Este foi,
talvez, um dos livros de que mais gostei em 2018. Descobri-o através de um blog
literário (Ler-te) a que fui parar por acaso - muito antes de pensar em escrever estas
linhas - e a partir daí percebi que a melhor forma de encontrar novos livros e
autores passaria mais pela esfera virtual, do que por assediar amigos e
conhecidos para que me dissessem o que estão a ler (ou o que tinham lido
recentemente que mais gostassem) ou por me sujeitar à ditadura dos escaparates,
onde um livro com uma dúzia de meses já não é novidade e fica relegado para o
fundo das prateleiras, ofuscado pelos autores sensação do momento, que se valem
muito mais da qualidade do marketing, do que do seu conteúdo.
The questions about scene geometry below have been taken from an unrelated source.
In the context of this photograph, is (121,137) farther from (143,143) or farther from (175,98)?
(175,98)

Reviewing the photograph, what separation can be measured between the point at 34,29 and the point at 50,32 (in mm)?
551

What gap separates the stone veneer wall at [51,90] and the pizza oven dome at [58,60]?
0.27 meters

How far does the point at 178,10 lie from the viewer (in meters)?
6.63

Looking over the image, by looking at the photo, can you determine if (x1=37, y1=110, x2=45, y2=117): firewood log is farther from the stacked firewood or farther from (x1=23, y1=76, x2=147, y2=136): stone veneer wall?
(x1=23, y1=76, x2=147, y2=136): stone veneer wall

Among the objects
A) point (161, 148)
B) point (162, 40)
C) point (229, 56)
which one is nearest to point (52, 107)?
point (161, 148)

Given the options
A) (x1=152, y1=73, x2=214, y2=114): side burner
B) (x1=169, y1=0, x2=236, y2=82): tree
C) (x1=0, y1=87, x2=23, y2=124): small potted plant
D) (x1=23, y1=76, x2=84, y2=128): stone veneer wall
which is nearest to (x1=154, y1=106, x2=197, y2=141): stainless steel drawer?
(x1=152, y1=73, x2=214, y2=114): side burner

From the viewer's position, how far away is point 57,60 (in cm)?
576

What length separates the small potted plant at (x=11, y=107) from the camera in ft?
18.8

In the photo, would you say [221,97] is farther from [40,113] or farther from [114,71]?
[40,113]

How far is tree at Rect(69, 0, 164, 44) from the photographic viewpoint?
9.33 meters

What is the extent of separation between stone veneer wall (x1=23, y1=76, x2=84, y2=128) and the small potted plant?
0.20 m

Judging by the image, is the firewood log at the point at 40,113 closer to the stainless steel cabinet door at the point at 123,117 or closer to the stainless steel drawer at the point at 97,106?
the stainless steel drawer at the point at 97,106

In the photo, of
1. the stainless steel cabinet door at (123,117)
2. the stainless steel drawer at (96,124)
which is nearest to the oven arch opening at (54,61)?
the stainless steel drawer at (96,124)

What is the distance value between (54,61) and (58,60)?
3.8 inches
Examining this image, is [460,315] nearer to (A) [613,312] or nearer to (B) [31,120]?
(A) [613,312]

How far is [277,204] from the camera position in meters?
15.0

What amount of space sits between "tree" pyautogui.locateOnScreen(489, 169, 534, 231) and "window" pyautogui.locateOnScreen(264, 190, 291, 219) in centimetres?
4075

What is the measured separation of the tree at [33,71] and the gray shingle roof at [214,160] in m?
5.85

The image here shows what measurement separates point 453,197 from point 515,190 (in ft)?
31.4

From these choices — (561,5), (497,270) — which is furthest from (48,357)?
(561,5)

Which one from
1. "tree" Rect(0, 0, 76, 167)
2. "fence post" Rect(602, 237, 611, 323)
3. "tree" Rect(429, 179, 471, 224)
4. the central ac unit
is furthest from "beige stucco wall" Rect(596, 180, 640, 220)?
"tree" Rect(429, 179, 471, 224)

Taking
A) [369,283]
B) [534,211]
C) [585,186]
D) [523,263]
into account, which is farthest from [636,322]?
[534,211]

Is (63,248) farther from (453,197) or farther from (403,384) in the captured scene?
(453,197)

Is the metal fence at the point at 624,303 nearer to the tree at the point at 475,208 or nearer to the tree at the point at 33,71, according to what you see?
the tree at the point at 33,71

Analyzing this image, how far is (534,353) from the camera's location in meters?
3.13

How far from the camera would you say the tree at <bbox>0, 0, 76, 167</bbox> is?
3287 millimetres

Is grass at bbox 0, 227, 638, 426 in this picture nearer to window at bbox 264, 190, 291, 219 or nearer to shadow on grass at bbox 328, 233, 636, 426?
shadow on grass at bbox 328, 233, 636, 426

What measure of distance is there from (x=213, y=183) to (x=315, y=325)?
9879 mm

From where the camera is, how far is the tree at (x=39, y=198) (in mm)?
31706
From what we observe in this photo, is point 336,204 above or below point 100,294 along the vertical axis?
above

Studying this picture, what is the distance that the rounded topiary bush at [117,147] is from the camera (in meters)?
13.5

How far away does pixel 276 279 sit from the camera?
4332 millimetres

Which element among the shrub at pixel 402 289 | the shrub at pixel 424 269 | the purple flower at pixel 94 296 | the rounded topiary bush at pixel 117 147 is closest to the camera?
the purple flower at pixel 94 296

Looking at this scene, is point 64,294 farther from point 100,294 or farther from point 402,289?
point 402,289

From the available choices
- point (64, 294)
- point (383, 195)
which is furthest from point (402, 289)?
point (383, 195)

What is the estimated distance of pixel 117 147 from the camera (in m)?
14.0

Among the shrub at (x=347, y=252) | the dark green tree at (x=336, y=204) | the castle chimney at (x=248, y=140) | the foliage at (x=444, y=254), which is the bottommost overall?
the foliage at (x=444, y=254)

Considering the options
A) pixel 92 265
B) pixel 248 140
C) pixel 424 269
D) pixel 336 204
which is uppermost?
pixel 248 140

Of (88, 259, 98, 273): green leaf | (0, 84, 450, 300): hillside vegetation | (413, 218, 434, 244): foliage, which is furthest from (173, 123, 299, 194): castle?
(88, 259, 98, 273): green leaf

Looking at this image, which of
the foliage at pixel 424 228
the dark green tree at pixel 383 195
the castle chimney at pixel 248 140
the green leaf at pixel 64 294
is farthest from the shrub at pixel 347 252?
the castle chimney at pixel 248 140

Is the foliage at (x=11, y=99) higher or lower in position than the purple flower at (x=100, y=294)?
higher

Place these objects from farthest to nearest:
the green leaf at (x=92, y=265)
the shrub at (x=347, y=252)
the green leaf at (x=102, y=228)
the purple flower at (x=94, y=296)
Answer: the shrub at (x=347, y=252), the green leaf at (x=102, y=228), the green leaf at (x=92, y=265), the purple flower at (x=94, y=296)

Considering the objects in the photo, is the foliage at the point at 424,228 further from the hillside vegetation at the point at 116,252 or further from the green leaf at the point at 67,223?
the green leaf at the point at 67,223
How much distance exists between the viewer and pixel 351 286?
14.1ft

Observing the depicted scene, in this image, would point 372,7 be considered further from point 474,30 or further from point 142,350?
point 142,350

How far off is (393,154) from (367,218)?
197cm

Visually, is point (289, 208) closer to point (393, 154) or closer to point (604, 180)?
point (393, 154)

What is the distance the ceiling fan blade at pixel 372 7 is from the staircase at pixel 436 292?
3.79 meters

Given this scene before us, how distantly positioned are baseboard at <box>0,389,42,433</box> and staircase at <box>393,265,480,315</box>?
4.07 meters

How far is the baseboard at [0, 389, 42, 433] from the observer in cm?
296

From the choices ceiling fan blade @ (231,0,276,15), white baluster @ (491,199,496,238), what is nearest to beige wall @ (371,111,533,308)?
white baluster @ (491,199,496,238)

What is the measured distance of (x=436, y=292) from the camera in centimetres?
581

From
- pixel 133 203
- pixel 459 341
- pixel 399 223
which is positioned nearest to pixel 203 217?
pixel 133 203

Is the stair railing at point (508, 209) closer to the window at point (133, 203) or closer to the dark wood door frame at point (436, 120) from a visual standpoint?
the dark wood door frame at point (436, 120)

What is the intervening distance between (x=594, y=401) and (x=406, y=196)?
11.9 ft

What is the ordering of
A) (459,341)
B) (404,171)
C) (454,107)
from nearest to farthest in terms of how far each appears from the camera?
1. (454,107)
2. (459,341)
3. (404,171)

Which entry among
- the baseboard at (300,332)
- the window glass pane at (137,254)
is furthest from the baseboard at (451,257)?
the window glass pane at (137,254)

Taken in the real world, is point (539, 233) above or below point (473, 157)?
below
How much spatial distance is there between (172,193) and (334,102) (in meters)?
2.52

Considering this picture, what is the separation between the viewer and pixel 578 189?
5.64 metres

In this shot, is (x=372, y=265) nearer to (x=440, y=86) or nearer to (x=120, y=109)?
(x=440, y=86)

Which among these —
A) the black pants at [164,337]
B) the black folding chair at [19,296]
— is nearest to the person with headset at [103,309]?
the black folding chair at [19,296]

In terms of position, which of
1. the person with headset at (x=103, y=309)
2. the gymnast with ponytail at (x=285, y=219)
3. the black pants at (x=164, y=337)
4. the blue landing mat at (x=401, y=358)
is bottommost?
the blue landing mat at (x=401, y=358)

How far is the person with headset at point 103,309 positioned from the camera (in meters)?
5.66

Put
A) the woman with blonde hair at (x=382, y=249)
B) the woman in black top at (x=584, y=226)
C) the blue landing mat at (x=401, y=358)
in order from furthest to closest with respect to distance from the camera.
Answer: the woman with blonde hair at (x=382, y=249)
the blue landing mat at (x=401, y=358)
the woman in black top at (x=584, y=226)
Esta é a noite mais triste, porque me vou embora e não volto mais. Amanhã de manhã, quando a mulher com quem vivo há seis anos for de bicicleta para o trabalho e os nossos filhos forem jogar a bola no parque, porei algumas coisas num saco de viagem, sairei discretamente de casa, na esperança de que ninguém me veja, e apanharei o metro para casa de Víctor. Aí, e por tempo indeterminado, dormirei no chão do quarto minúsculo que ele gentilmente me ofereceu, ao lado da cozinha.
Assim
começa a história. É um livro relativamente pequeno (115 páginas), mas
carregado de intensidade, de significado em muito do que ali se escreve e
analisa. Não sei se terá algum cunho autobiográfico - pessoalmente parece-me
ter reflexões tão autênticas, tão genuínas que dificilmente terão saído de outra fonte que não o pensamento vívido, sentido na primeira
pessoa - mas trata-se de um retrato maravilhoso de um homem que faz
uma incursão pela sua vida - pessoal, relacional, emocional - enquanto pondera
as razões para sair ou ficar na relação em que se encontra.
Talvez devesse ficar impressionado com o facto de não me ter apegado às coisas, de me sentir suficientemente solto e livre para me ir embora amanhã. Mas estou livre para fazer o quê? De certeza que a liberdade suprema é escolher abdicar da liberdade em nome das obrigações que prendem uma pessoa à vida - envolver-se.
Conheço
poucas relações perfeitas - na verdade, as únicas que se aproximam desse
conceito terrível são aquelas que apenas conheço ao longe - pelo que há todo um
conjunto de lugares (dentro da relação e fora dela) mais ou menos comuns, mas
nem por isso menos complexos, que o autor percorre connosco ao longo da sua
minuciosa e aturada reflexão.
Esta noite, a minha emoção predominante é o medo do futuro. Sempre é melhor, por assim dizer, ter medo das coisas do que estar entediado com elas, e a vida sem amor é um longo tédio.
O tom é
todo ele bastante duro, por vezes amargo, cáustico - mas também é disso que a
vida é feita, e se pensarmos que podemos fugir disso, é melhor que nos
preparemos para toda uma vida em fuga - ao mesmo tempo que consegue ser cândido
e absolutamente surpreendente na forma como coloca e nos apresenta um conjunto
de questões sobre o tema, sobre a vida, sobre a sua vida muito particular.
Ser capaz de suportar a nossa própria mente, de esperar até que a tempestade interior de pensamentos intoleráveis se dissipe, deixando-nos a contemplar os destroços - é um estado de espírito invejável.
O livro
não termina como eu gostaria - não vou desencadear um spoiler alert,
pelo que me abstenho de comentar esta pequenina parte, trata-se de meia página,
não mais do que isso - mas todo ele é um deleite, ainda que por vezes incómodo
e doloroso.
Foi a minha avidez por mais vida que provocou tudo isto, e nós somos criaturas ávidas, um saco de desejos insistentes. O bom senso diz-nos que não precisamos de seguir todos os nossos impulsos, de conquistar todas as mulheres que nos agradem. Mas calculo que se possa andar atrás de algumas delas, sem nunca saber de antemão que maravilhas nos podem estar reservadas.